At his one-year checkup, after seeing that Brantley was even further behind on meeting his milestones, a doctor referred Brantley to a neurologist who ordered genetic testing. Brantley was diagnosed with Angelman syndrome, a disorder his family had never heard of. “We had to start from scratch and hit the ground running,” says Sarah. Because there is no cure for Angelman syndrome, the recommended treatment is therapy to help manage the symptoms. Brantley’s doctors recommended they start therapy as soon as possible.

Brantley has speech therapy, physical therapy, and occupational therapy every week. He also attends preschool two days a week and does some therapy there. Sarah and Jonathan are hoping to get Brantley started with equine therapy this year, too.

Now that Brantley is three, he is getting into more things. He loves all types of music. And he loves his brother, Gavin.
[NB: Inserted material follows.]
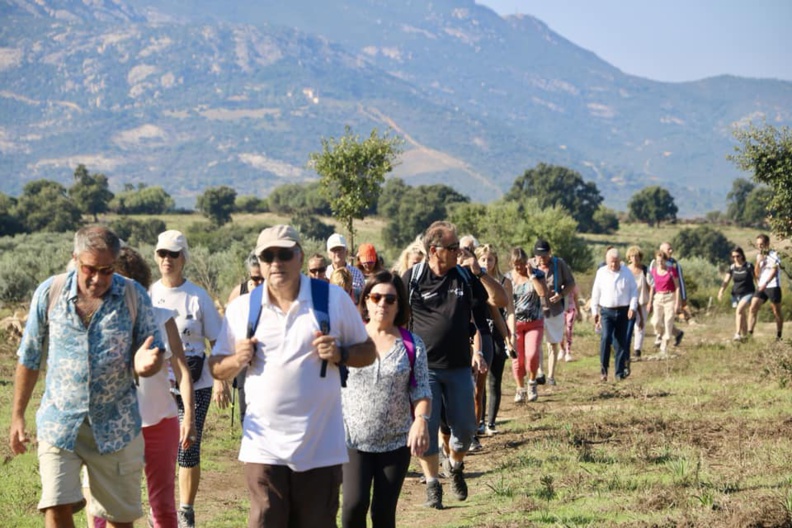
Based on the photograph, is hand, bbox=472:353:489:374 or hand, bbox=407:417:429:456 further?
hand, bbox=472:353:489:374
While Gavin is protective of Brantley, Brantley likes to jump all over his big brother. “Brantley is little, but he is strong and mighty,” says Sarah. But the brothers have a really close bond.

The doctor appointments have slowed down. Brantley is crawling and climbing everywhere, says “mom” and “hi” every now and then, and has been working in therapy to walk more without his walker. “He’s doing so much more already at three than we ever imagined, so it’s really amazing,” says Sarah. This is amazing considering doctors at one point said Brantley would never talk or walk. Sarah and Jonathan refused to let the bad news bring them down.
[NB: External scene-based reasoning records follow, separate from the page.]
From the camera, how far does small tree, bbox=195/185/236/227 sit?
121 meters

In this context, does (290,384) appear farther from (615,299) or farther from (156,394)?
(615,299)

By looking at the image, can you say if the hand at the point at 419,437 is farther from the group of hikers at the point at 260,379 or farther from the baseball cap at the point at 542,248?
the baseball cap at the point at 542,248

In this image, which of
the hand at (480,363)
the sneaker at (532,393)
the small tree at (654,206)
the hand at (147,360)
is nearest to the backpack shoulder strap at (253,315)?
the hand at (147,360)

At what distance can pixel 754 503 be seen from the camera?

“You just don’t know what all they are capable of doing,” says Sarah. “Get with others that are in the same boat and don’t let others knock you down too much.”

It is easy to get knocked down at the beginning of a diagnosis. As Sarah and Jonathan were trying to learn more about Angelman syndrome, they found a lot of comfort through support groups. And they found comfort in A Kid Again after learning about the organization from Kristy Purlee, CEO of the Washington County Family YMCA. While the family has not gotten to experience any in-person Adventures yet, they have enjoyed the Adventures in a Box. And they appreciate the support. “There are people out there that really do care and think a lot of us and want to go the extra mile and help us out any way they can,” says Sarah.